Microsoft has opened a data center under the North Sea in its latest venture to be more environmentally sustainable. Project Natick is the name of the test pilot that uses a small data center, packed into a shipping container and dropped to the bottom of the sea.
The data center is located in the North Sea near the UK’s Orkney islands and is fully powered by renewable energy. Microsoft says there are many good reasons for drowning a data center.
First, nearly half the world’s population lives within 150 km (120 miles) of the ocean and that having data centers close to computing hubs means smoother web surfing and less back and forth between users and servers.
Cool oceans mean no extra energy
Oceans also provide consistent cool temperatures which is essential for a data center to run well, cooling down data centers is what costs its operator (and the environment) heavily, so removing that cost makes sense too. The Project Natick data center consists of 864 servers tightly arranged inside a shipping container that sits 12km off the coast.
This is a really small data center but the number of servers should be enough to provide Microsoft with data to see if scaling up the project makes sense. Microsoft says they will operate Project Natick for a test period of a year.
Initially, the system's batteries will undergo a series of tests and then the system's humidity levels, noise creation and temperatures will also be monitored. If the data center is operating well, Microsoft says it will keep the project open and allow customers to use the facilities.
Whole data center operated on 100% renewables
The project is located on land owned by the Scottish Government off the coast of the Orkney islands. This area generates 100% of their energy from wind, solar, and tidal sources which mean the Microsoft data center is running totally on renewables via an undersea cable.
Not only does it not require any additional energy to cool the center, the power it does draw is not contributing to climate change. Currently, Project Natick sits on sea bottom owned by the Scottish government, but the data center is designed so it can be delivered where it’s most wanted.
The Natick Project is just one of a series of efforts by Microsoft to embrace environmental sustainability. In March it announced it would be buying 315 megawatts from two new solar projects in Virginia as part of the companies plan to power its global data centers with renewable energy.

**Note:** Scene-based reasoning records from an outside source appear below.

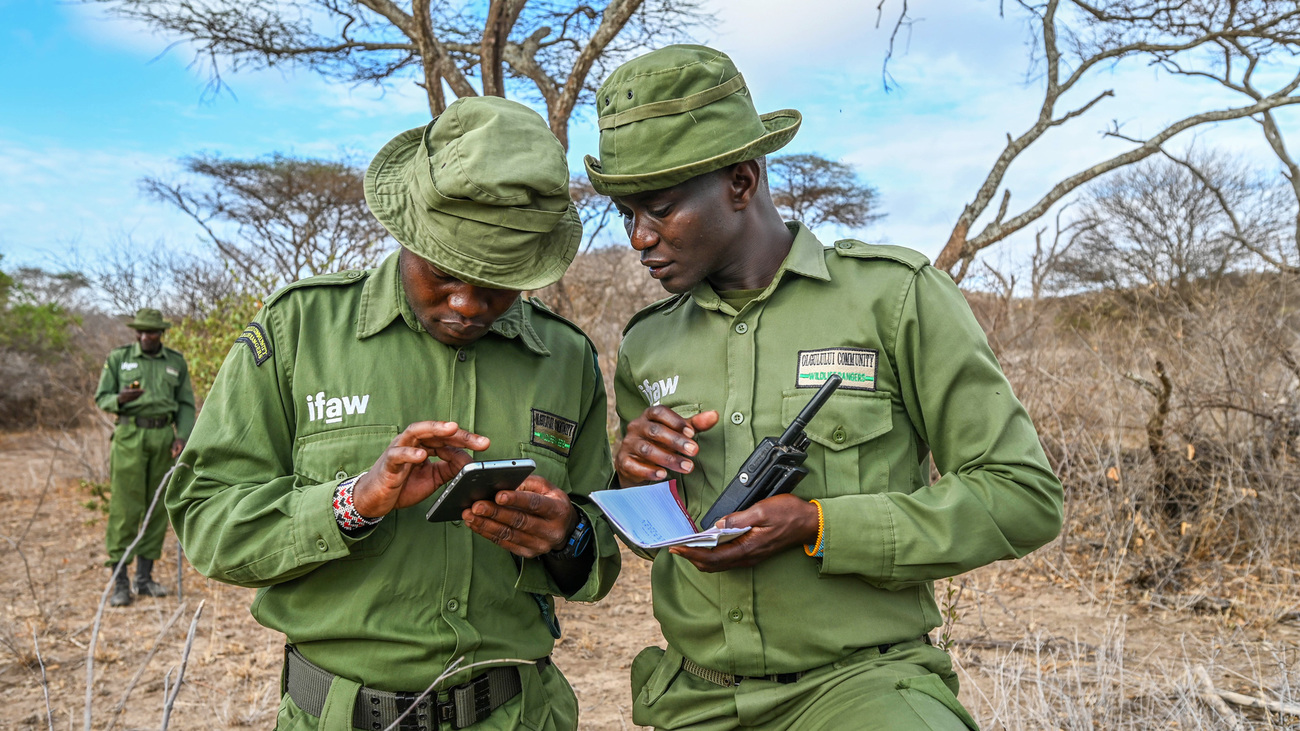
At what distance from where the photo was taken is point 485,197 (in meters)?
2.04

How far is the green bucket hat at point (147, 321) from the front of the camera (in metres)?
8.71

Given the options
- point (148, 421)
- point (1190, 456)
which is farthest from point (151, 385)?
point (1190, 456)

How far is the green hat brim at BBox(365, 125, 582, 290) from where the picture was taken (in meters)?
2.07

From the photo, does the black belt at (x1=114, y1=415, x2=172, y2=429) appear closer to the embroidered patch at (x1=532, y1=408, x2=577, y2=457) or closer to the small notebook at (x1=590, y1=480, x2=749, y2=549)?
the embroidered patch at (x1=532, y1=408, x2=577, y2=457)

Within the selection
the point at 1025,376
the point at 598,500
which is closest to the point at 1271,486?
the point at 1025,376

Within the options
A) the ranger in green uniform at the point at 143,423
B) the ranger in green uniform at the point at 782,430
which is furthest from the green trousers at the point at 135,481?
the ranger in green uniform at the point at 782,430

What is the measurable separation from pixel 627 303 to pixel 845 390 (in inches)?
449

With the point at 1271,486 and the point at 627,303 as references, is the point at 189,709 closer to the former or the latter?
the point at 1271,486

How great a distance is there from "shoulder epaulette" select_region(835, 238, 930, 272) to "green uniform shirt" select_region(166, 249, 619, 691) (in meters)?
0.81

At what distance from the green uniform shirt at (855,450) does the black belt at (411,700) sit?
439 mm

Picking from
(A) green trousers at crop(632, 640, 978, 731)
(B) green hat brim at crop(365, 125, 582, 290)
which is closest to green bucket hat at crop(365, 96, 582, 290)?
(B) green hat brim at crop(365, 125, 582, 290)

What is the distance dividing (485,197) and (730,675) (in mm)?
1230

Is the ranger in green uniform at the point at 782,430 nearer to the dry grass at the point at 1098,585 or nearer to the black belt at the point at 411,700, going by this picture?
the black belt at the point at 411,700

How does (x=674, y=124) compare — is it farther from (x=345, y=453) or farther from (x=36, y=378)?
(x=36, y=378)
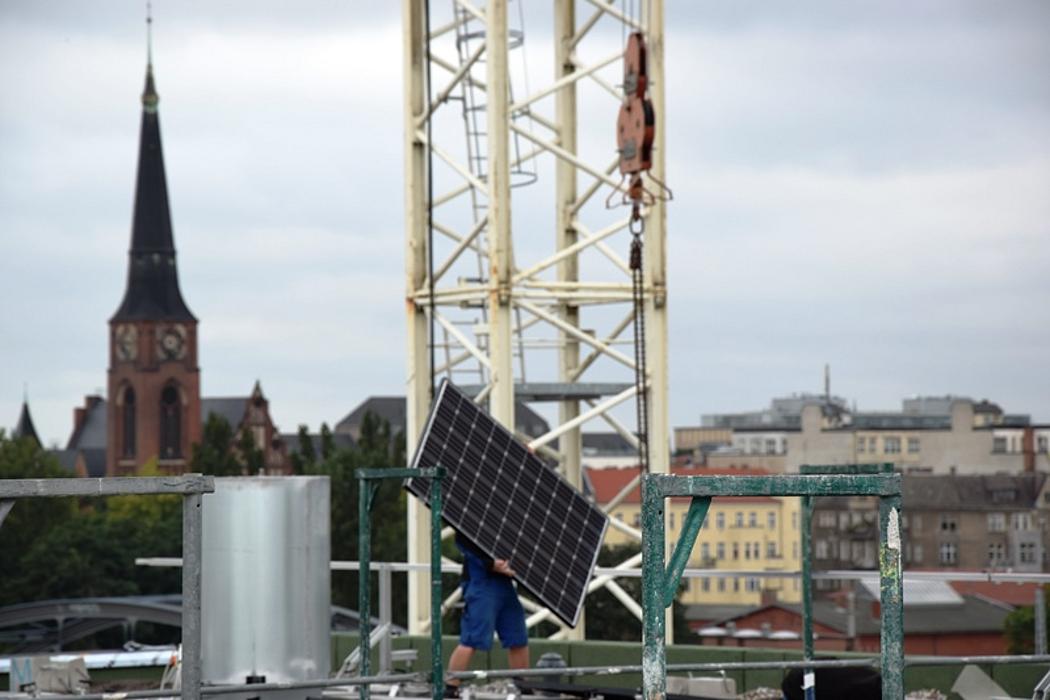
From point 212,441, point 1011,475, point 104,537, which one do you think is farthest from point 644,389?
point 1011,475

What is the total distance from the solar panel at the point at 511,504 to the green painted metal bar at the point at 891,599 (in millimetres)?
7390

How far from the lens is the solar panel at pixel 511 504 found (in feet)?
50.0

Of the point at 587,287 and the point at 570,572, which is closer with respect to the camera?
the point at 570,572

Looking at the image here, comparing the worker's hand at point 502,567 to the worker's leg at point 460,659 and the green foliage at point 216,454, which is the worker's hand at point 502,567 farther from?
the green foliage at point 216,454

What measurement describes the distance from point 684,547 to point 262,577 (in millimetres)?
7201

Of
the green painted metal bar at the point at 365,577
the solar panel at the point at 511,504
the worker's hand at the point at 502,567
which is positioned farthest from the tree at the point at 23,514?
the green painted metal bar at the point at 365,577

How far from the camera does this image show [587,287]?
23922 mm

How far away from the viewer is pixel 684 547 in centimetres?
778

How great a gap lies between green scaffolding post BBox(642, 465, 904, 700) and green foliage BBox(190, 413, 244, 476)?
414ft

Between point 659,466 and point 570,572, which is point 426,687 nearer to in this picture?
point 570,572

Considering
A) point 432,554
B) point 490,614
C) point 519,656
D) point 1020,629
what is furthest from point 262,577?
point 1020,629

Microsoft buys up big on solar energy
The tech giant called the deal “the single largest corporate purchase of solar energy ever in the United States.” The solar panel investment is one step towards Microsoft reaching its goal of powering its operations with 60 percent renewables by 2020.
Brad Smith, president of Microsoft described the deal saying: “Today, we’re signing the largest corporate solar agreement in the United States, a 315 megawatt project in Virginia that will move us ahead of schedule in creating a cleaner cloud,” said Brad Smith, president, Microsoft. “This project means more than just gigawatts, because our commitment is broader than transforming our own operations; it’s also about helping others access more renewable energy.”